Oxidative Stress and Neuroinflammation
Probing the Pathophysiology of ME/CFS through Neuroimaging
The discovery of ME/CFS-specific biomarkers that can advance our understanding of the illness and its pathogenic mechanisms, differentiate the disorder from overlapping or comorbid diagnoses, and identify potential treatment targets is currently a pressing and unmet research and public health need. We are working to fill this knowledge gap by using advanced neuroimaging techniques to test and then validate a pathophysiological model of ME/CFS which posits that oxidative stress and neuroinflammation are intertwined mechanisms in the etiopathogenesis of the disorder.
We have used proton magnetic resonance spectroscopy (1H MRS) to measure in vivo brain levels of glutathione (GSH) -- the most abundant antioxidant in the central nervous system – as a marker of oxidative stress. The same method was used to measure in vivo brain levels of lactate and N-acetylaspartate (NAA) as markers of mitochondrial dysfunction. To measure in vivo brain levels of ATP, creatine phosphate (PCr) and inorganic phosphate (Pi) as complementary indices of mitochondrial dysfunction, 31P MRS was used. In vivo brain 11C-(R)-PK11195 positron emission tomography (PET) was used to measure the binding potential of the ligand as a marker of neuroinflammation. We are examining the levels of circulating markers of neuroinflammation and oxidative stress for corroborating the proposed neuroimaging biomarkers.
Our analyses was performed before and following symptom provocation with cardiopulmonary exercise tests (CPET), known to trigger post-exertional malaise (PEM) in ME/CFS patients. This research has the potential to shed new light onto the neurobiological mechanisms and underpinnings of ME/CFS to advance our understanding of the illness, and establish ME/CFS-specific biomarkers for differentiating the disorder from overlapping or comorbid diagnoses, and identifying potential treatment targets.
This NIH funded (U54NS105541) project is led by Dr. Dikoma Shungu, an accomplished magnetic resonance spectroscopist/physicist and computer programmer. In addition to prior work on ME/CFS, he has previously used neuroimaging methods to study fibromyalgia, Gulf War Illness, schizophrenia, major depression, anxiety and obsessive-compulsive disorders, Parkinson’s disease, ALS, primary mitochondrial disorders, and brain tumors. He is assisted by Xiangling Mao, a long-term associate and computer programmer skilled in analysis of spectroscopy data. Dr. Yi Wang, an internationally known theoretical physicist, is playing a major role in assessing brain tissue iron content by MRS.

**YOUR INSTRUCTIONS**
In the page on oxidative stress and neuroinflammation in ME/CFS, copy the passage word for word, starting at the words "Our analyses was" and ending after "potential treatment targets.". You won't need the material for this.

**ENTRIES PROVIDED**
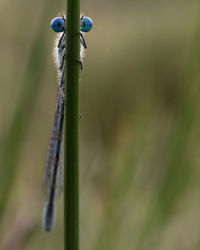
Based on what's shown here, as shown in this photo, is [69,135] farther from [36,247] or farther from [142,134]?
[36,247]

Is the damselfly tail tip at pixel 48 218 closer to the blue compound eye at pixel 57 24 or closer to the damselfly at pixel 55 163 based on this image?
the damselfly at pixel 55 163

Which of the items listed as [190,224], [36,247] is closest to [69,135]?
[36,247]

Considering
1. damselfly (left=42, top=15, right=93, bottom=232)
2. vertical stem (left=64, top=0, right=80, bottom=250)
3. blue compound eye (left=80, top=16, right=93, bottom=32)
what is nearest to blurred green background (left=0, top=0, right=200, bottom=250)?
damselfly (left=42, top=15, right=93, bottom=232)

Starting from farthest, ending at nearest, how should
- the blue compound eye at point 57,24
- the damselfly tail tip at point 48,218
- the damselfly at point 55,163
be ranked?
the damselfly tail tip at point 48,218, the damselfly at point 55,163, the blue compound eye at point 57,24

**RESULT FOR THIS EXERCISE**
Our analyses was performed before and following symptom provocation with cardiopulmonary exercise tests (CPET), known to trigger post-exertional malaise (PEM) in ME/CFS patients. This research has the potential to shed new light onto the neurobiological mechanisms and underpinnings of ME/CFS to advance our understanding of the illness, and establish ME/CFS-specific biomarkers for differentiating the disorder from overlapping or comorbid diagnoses, and identifying potential treatment targets.